Data items:
==================================================

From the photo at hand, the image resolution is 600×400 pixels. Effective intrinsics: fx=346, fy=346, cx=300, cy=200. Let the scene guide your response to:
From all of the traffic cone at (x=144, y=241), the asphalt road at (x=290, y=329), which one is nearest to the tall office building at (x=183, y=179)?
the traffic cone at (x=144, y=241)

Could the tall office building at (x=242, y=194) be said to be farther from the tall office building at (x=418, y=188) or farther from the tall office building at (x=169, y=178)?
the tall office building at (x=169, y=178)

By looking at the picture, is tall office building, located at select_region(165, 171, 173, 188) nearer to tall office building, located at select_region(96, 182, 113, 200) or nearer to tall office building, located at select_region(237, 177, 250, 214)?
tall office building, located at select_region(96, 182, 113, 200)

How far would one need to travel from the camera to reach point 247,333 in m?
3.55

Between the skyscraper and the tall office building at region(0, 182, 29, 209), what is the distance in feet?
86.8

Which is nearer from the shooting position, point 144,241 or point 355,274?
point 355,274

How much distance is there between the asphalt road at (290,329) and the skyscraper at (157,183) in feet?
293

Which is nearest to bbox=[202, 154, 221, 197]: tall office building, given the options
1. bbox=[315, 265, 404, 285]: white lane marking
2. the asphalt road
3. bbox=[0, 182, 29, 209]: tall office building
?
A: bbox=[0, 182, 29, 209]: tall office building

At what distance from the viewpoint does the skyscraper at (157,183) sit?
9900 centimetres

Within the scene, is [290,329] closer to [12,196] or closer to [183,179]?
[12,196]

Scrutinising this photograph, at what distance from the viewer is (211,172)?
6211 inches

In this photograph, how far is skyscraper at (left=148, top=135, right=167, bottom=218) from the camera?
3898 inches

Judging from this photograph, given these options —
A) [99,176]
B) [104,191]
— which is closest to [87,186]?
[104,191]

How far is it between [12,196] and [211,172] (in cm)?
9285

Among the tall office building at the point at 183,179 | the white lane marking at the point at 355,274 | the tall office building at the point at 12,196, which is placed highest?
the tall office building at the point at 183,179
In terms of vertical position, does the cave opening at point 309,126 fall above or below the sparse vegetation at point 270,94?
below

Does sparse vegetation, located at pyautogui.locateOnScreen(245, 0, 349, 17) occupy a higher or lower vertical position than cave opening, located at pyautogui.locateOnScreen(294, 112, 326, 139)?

==================================================

▶ **EXERCISE REQUIREMENTS**
Duplicate the part of the data items above that opens with the line containing "Among the tall" and runs through the last item, keeping every line identical.

▶ **WRITTEN ANSWER**
Among the tall office building at the point at 183,179 | the white lane marking at the point at 355,274 | the tall office building at the point at 12,196, which is placed highest?
the tall office building at the point at 183,179
In terms of vertical position, does the cave opening at point 309,126 fall above or below the sparse vegetation at point 270,94?
below

Does sparse vegetation, located at pyautogui.locateOnScreen(245, 0, 349, 17) occupy a higher or lower vertical position than cave opening, located at pyautogui.locateOnScreen(294, 112, 326, 139)?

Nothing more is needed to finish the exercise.